The figure shows the temperature and dissolved oxygen concentration from instrumentation in Saanich Inlet located at approximately 97 metres depth, for the period of 28 January-3 February 2013. The temperature decreases and the oxygen increases, a sign that top-down and lateral mixing have finally penetrated our study area to bring upper water-column conditions down to our sensors and experiments at 97 m. In the late summer and early fall (August-October), dense salty water enters Saanich Inlet and flows to the deepest portions of the basin, displacing upward the very low oxygen (hypoxic) water residing there.
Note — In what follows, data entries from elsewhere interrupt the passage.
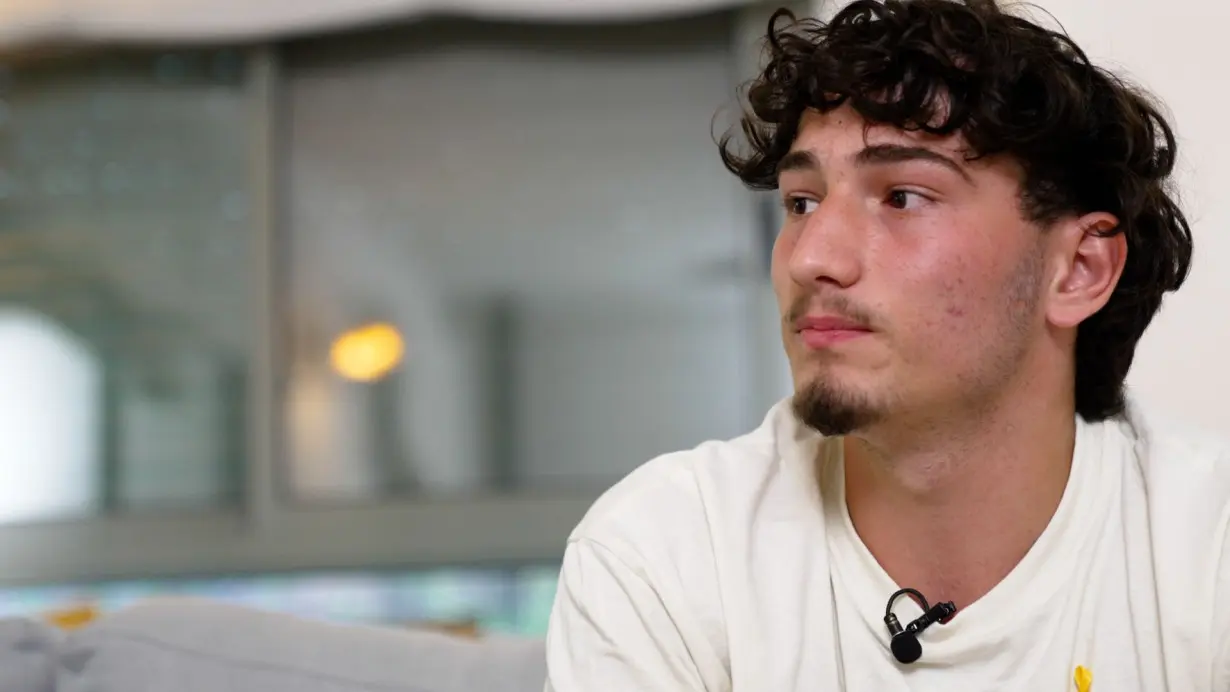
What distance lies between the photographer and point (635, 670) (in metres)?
1.25

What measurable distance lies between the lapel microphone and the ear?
0.34 meters

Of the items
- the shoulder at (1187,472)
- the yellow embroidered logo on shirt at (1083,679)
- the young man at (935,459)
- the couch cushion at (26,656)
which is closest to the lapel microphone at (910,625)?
the young man at (935,459)

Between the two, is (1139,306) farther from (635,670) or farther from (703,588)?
(635,670)

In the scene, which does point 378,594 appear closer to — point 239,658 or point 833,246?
point 239,658

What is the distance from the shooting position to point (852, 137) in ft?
4.39

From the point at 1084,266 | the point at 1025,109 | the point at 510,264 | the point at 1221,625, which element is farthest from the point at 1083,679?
the point at 510,264

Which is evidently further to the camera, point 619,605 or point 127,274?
point 127,274

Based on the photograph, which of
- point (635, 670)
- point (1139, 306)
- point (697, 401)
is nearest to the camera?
point (635, 670)

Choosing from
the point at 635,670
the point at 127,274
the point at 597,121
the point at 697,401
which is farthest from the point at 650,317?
the point at 635,670

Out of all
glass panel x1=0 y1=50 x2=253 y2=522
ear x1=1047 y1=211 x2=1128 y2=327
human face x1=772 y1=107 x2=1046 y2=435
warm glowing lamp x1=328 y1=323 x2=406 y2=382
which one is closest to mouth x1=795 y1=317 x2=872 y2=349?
human face x1=772 y1=107 x2=1046 y2=435

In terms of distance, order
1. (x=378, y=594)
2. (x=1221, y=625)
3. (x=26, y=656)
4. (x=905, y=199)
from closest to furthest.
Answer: (x=1221, y=625) < (x=905, y=199) < (x=26, y=656) < (x=378, y=594)

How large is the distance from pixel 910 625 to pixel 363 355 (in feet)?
5.60

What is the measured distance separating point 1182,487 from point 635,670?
1.87 ft

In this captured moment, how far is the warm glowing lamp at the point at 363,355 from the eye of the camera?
2756 millimetres
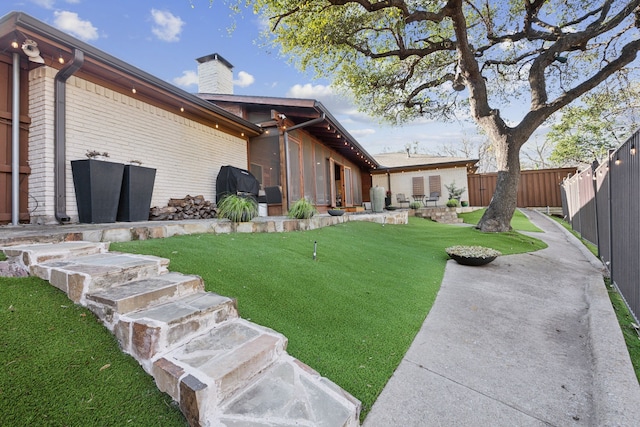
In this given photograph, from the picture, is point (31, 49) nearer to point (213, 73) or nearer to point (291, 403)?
point (291, 403)

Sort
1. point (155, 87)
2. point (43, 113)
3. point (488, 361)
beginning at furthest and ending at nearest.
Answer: point (155, 87) < point (43, 113) < point (488, 361)

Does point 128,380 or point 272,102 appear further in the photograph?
point 272,102

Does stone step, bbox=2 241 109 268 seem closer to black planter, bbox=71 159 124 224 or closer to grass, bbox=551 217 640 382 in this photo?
black planter, bbox=71 159 124 224

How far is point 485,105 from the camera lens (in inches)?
→ 322

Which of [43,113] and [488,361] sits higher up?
[43,113]

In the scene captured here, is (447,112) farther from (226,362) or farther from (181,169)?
(226,362)

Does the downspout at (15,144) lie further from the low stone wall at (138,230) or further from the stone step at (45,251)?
the stone step at (45,251)

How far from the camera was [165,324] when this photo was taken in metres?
1.51

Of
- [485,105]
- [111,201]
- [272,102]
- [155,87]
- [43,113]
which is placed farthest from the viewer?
[485,105]

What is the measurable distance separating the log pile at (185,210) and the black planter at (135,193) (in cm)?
54

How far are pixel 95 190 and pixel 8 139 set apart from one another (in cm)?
126

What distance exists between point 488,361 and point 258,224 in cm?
351

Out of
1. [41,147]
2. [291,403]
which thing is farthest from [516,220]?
[41,147]

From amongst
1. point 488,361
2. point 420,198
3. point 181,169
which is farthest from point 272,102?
point 420,198
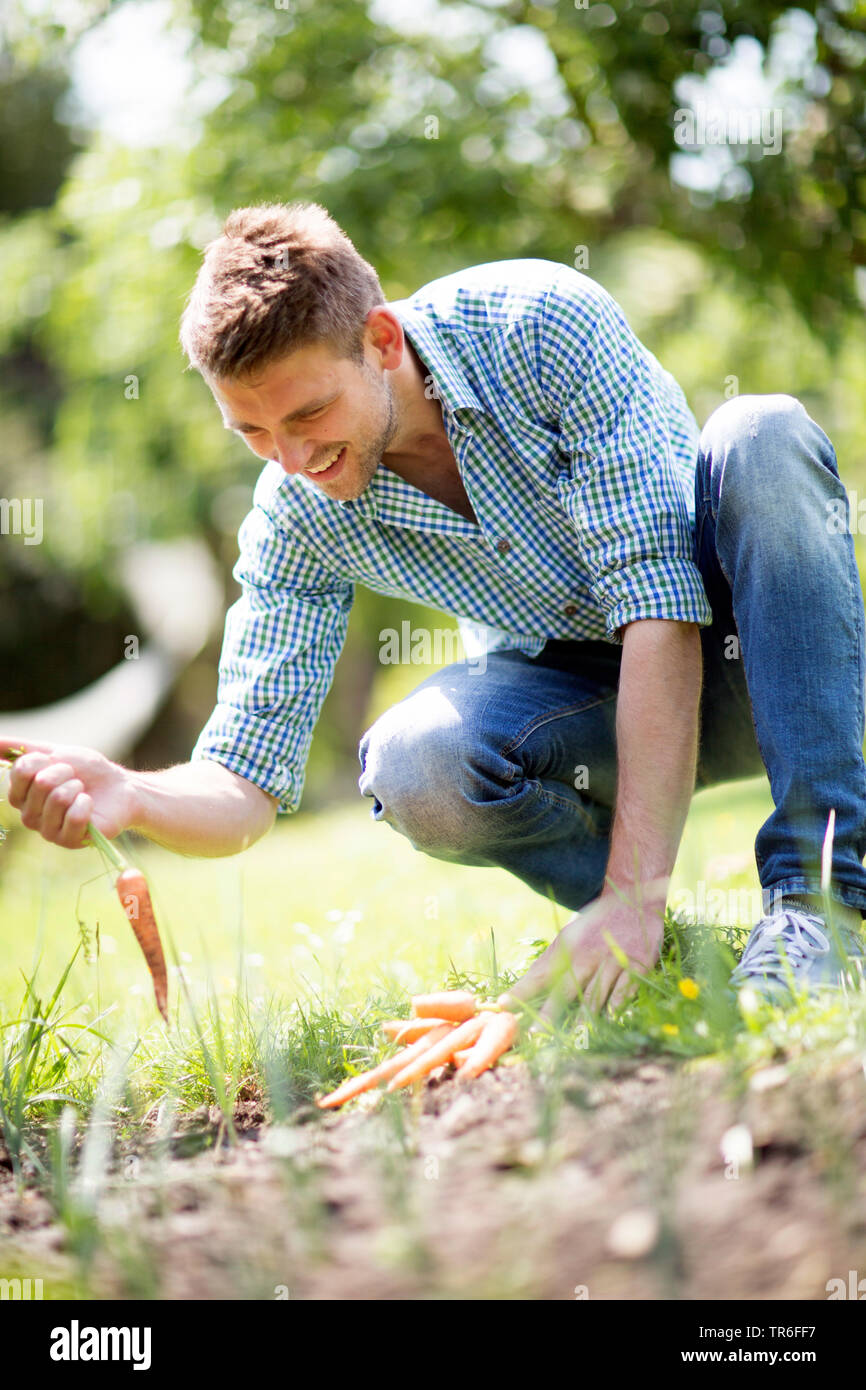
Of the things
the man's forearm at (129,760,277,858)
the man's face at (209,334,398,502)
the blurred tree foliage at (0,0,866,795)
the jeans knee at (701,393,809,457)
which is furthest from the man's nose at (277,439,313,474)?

This displacement causes the mid-depth waters (where VENUS sensors are located) to become hypoxic, a condition that has now persisted for over four months (since late September 2012). Surface cooling and tidal exchanges gradually mix down higher oxygen and lower temperature water from nearer the ocean surface, where cold atmospheric weather cools the oxygen-rich surface waters.
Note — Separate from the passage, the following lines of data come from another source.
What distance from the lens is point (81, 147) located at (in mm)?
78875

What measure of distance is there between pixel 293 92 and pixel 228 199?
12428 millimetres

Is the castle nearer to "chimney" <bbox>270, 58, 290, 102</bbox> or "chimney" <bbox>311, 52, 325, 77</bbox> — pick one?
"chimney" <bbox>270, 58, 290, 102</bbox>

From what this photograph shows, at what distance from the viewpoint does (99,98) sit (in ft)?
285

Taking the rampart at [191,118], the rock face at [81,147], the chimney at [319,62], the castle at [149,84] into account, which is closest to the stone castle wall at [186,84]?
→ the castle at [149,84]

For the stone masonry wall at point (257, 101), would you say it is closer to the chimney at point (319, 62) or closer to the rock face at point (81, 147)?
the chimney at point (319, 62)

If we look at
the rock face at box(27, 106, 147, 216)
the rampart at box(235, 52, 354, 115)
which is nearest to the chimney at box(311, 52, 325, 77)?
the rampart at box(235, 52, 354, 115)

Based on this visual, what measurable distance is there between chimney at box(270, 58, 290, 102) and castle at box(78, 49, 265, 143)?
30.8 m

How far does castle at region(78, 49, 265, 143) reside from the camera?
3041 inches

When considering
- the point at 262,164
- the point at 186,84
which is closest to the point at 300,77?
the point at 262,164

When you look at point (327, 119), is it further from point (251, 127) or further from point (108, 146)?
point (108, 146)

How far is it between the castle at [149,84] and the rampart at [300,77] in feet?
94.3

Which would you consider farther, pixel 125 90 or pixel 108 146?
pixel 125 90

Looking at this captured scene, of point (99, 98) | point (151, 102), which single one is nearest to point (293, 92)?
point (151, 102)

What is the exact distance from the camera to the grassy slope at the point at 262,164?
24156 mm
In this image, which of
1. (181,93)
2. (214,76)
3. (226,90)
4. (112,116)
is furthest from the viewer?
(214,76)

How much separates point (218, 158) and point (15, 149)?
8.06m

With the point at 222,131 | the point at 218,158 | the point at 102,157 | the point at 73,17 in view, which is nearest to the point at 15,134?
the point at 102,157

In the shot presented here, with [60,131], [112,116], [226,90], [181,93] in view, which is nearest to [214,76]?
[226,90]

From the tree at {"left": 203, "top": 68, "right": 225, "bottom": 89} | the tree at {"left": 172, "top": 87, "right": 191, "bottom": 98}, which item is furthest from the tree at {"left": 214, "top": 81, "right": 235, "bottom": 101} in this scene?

This “ventilation” of higher oxygen water is particularly late this year (2013). Previously (2007-2012), the low oxygen conditions at this depth/study area persisted just into the new year, with transition to lower temperatures and higher oxygen levels occurring in early January. The “State of the Ocean” plot suggests the 2012-13 fall/winter exhibited both the coolest and most sustained low oxygen conditions in 7 years of monitoring on the VENUS Observatory.